* [Data in this exercise]:
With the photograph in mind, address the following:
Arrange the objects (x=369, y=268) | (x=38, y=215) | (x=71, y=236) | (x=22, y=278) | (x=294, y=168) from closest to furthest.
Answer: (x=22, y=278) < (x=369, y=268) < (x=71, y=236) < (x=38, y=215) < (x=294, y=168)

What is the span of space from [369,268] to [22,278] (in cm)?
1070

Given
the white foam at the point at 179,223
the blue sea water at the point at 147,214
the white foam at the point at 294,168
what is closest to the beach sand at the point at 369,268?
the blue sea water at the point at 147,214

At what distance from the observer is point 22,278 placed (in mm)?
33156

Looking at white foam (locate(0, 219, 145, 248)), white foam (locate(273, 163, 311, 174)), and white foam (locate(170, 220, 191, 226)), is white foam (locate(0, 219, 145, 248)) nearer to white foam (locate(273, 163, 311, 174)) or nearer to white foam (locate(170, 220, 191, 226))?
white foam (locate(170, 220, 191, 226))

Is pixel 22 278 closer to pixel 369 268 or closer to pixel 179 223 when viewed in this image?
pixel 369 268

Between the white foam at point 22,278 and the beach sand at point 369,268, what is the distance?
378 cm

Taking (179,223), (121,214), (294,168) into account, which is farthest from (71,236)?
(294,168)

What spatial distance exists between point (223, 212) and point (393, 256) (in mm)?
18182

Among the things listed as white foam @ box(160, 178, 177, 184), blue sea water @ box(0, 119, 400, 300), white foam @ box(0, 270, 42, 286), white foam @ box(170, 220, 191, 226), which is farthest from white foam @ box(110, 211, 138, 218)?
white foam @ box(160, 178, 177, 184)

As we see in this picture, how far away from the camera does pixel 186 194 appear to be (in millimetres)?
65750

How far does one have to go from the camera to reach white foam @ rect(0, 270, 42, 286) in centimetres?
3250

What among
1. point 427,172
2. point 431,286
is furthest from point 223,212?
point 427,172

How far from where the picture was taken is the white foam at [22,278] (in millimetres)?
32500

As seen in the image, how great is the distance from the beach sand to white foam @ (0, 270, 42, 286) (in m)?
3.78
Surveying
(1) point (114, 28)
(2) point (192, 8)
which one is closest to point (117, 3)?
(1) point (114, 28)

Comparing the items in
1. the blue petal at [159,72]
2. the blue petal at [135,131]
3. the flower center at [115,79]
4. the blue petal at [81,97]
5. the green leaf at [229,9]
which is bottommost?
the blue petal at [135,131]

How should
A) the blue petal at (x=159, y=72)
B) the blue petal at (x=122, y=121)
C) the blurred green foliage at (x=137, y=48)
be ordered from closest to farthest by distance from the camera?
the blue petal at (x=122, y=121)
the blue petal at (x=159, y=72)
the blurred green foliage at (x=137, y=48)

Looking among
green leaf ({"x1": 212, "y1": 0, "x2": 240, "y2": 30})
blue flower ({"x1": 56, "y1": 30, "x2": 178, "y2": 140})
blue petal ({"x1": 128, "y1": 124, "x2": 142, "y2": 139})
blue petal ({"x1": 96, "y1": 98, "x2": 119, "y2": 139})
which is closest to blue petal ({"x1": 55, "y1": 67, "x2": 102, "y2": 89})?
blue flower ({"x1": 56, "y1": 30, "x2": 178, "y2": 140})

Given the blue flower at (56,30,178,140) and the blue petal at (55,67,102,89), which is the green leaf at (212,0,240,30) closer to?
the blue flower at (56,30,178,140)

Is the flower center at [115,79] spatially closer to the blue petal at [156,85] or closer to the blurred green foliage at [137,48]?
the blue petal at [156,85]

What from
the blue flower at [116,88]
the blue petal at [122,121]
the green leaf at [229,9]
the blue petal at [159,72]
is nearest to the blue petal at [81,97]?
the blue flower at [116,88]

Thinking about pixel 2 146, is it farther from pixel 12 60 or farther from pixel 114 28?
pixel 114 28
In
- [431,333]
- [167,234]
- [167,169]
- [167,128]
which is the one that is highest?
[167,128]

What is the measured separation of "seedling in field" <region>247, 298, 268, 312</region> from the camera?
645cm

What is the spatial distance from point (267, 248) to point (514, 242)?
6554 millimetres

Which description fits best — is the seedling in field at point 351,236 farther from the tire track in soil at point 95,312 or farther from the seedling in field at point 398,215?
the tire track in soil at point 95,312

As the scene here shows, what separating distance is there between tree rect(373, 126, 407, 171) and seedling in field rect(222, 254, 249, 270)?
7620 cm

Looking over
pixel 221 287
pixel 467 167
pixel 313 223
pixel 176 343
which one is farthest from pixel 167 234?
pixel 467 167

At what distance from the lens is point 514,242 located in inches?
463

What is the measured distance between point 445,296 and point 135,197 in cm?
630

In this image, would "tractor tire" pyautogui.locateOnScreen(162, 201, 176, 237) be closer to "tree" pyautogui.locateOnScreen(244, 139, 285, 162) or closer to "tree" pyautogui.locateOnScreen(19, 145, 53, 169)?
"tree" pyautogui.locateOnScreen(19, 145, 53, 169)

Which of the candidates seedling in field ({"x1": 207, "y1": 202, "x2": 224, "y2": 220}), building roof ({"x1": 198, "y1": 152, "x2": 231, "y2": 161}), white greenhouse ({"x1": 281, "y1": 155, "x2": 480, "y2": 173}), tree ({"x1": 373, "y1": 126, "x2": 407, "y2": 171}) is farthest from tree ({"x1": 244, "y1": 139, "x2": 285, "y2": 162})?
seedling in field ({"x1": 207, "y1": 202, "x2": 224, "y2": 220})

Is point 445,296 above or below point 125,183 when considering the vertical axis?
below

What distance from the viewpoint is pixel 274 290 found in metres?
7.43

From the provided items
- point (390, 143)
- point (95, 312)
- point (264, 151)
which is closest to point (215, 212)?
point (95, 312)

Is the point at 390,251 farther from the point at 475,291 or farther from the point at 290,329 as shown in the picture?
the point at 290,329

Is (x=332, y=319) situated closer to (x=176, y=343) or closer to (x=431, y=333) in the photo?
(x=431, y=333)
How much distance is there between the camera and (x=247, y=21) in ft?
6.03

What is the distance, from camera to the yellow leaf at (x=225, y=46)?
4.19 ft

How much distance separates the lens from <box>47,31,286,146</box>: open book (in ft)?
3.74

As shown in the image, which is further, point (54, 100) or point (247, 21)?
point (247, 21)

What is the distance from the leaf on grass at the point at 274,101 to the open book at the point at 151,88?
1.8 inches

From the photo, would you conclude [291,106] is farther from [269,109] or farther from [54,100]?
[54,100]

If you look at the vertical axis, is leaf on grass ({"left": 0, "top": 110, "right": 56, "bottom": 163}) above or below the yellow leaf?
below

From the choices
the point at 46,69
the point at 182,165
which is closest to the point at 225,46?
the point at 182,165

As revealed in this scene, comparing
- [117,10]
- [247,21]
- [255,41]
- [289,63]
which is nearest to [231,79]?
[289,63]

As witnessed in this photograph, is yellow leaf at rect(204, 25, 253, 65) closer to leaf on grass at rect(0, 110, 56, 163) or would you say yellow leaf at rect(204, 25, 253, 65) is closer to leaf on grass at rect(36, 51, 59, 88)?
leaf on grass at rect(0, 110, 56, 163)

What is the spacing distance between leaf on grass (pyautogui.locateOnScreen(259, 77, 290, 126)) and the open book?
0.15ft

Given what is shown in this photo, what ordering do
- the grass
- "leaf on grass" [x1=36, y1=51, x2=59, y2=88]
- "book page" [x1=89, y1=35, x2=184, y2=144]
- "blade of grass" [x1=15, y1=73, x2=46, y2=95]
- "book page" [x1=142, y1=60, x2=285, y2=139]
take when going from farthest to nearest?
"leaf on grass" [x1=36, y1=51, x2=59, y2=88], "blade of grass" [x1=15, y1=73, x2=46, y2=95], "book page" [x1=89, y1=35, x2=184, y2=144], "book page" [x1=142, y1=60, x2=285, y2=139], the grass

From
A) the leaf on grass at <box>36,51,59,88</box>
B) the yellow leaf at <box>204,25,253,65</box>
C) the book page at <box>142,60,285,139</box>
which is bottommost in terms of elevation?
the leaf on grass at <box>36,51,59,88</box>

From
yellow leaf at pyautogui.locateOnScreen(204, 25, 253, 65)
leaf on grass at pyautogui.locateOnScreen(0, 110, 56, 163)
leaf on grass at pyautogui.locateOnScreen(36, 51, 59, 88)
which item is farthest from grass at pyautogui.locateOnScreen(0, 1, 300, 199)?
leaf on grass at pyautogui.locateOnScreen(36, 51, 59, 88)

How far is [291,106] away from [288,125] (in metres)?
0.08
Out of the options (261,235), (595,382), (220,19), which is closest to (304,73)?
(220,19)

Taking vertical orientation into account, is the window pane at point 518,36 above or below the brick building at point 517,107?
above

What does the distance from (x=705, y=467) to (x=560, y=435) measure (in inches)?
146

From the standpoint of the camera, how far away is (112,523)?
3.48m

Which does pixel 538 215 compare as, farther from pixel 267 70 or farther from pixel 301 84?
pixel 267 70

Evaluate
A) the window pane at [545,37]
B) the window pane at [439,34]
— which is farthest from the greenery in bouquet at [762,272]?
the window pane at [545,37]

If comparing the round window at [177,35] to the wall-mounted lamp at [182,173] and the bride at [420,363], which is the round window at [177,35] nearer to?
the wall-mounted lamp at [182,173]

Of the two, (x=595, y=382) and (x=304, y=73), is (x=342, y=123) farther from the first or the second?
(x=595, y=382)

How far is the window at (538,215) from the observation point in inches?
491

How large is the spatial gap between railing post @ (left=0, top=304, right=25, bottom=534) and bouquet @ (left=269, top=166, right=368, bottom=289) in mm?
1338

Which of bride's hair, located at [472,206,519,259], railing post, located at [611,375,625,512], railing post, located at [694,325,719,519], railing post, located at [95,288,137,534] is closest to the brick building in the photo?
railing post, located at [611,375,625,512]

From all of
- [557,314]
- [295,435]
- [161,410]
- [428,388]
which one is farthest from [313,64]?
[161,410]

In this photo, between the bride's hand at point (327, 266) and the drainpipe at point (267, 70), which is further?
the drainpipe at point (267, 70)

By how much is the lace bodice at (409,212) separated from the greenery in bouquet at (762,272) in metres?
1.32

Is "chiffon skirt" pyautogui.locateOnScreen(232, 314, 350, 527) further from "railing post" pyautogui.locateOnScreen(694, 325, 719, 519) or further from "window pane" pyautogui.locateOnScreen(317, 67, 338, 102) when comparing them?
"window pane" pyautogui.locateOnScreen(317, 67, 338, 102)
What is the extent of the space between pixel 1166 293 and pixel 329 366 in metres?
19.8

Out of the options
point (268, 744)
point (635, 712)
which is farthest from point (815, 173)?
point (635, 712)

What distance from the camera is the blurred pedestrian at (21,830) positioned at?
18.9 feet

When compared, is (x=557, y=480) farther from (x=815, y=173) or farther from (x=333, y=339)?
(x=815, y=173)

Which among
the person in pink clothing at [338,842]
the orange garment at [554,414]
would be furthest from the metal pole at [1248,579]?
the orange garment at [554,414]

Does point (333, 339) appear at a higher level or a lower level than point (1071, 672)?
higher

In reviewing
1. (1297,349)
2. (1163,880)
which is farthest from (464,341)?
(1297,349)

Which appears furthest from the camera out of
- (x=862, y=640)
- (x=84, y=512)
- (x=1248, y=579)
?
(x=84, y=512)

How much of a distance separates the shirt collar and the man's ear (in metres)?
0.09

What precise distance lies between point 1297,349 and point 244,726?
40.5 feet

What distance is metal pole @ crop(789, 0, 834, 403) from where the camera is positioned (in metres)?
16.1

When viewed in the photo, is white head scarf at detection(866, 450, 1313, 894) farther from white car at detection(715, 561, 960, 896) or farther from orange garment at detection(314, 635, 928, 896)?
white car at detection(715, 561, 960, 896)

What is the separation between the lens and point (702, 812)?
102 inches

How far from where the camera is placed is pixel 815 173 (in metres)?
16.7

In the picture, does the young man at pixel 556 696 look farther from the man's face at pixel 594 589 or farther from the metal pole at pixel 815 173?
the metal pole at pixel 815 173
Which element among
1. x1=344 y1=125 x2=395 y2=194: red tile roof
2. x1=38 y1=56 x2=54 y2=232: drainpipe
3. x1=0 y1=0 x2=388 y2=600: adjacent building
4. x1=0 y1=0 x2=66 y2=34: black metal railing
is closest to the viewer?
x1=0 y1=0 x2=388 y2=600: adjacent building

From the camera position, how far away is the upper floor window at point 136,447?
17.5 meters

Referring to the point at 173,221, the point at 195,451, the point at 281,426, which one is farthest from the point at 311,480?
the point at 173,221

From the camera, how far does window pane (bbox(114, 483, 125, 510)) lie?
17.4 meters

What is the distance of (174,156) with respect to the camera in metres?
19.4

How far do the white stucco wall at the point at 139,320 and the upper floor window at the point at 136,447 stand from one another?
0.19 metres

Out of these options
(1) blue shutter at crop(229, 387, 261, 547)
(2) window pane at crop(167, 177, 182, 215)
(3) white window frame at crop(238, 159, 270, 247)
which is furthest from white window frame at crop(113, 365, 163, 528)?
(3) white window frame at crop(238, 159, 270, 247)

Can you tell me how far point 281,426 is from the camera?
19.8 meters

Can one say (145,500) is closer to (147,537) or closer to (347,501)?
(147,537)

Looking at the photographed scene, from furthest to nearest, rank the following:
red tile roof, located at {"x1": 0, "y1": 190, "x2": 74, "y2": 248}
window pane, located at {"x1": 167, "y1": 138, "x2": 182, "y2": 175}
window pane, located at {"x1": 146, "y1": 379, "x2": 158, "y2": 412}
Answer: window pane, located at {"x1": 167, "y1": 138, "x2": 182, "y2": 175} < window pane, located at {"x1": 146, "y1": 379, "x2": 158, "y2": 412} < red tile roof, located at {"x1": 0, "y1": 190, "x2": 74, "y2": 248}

* [The problem]:
Would you quote, exactly and only, the lines from the one containing "What is the separation" to the end of the entries?

* [Task answer]:
What is the separation between the lens and point (702, 812)?
102 inches

How far from where the camera is placed is pixel 815 173 (in metres)?
16.7

In the picture, does the young man at pixel 556 696 look farther from the man's face at pixel 594 589 or farther from the metal pole at pixel 815 173?
the metal pole at pixel 815 173
Which element among
1. x1=344 y1=125 x2=395 y2=194: red tile roof
2. x1=38 y1=56 x2=54 y2=232: drainpipe
3. x1=0 y1=0 x2=388 y2=600: adjacent building
4. x1=0 y1=0 x2=66 y2=34: black metal railing
is closest to the viewer?
x1=0 y1=0 x2=388 y2=600: adjacent building

From the camera position, how far away is the upper floor window at point 136,447?
17.5 meters

Referring to the point at 173,221, the point at 195,451, the point at 281,426, which one is farthest from the point at 311,480?
the point at 173,221

From the camera, how far does window pane (bbox(114, 483, 125, 510)) lie?
17.4 meters

What is the distance of (174,156) with respect to the camera in metres?
19.4

How far do the white stucco wall at the point at 139,320 and the upper floor window at the point at 136,447 stand from one another?
0.19 metres

Out of these options
(1) blue shutter at crop(229, 387, 261, 547)
(2) window pane at crop(167, 177, 182, 215)
(3) white window frame at crop(238, 159, 270, 247)
which is furthest from white window frame at crop(113, 365, 163, 528)?
(3) white window frame at crop(238, 159, 270, 247)

Can you tell me how far point 281,426 is from the camera?
19.8 meters

Can one say (145,500) is closer to (147,537) or closer to (347,501)?
(147,537)

Looking at the photographed scene, from furthest to nearest, rank the following:
red tile roof, located at {"x1": 0, "y1": 190, "x2": 74, "y2": 248}
window pane, located at {"x1": 167, "y1": 138, "x2": 182, "y2": 175}
window pane, located at {"x1": 146, "y1": 379, "x2": 158, "y2": 412}
Answer: window pane, located at {"x1": 167, "y1": 138, "x2": 182, "y2": 175} < window pane, located at {"x1": 146, "y1": 379, "x2": 158, "y2": 412} < red tile roof, located at {"x1": 0, "y1": 190, "x2": 74, "y2": 248}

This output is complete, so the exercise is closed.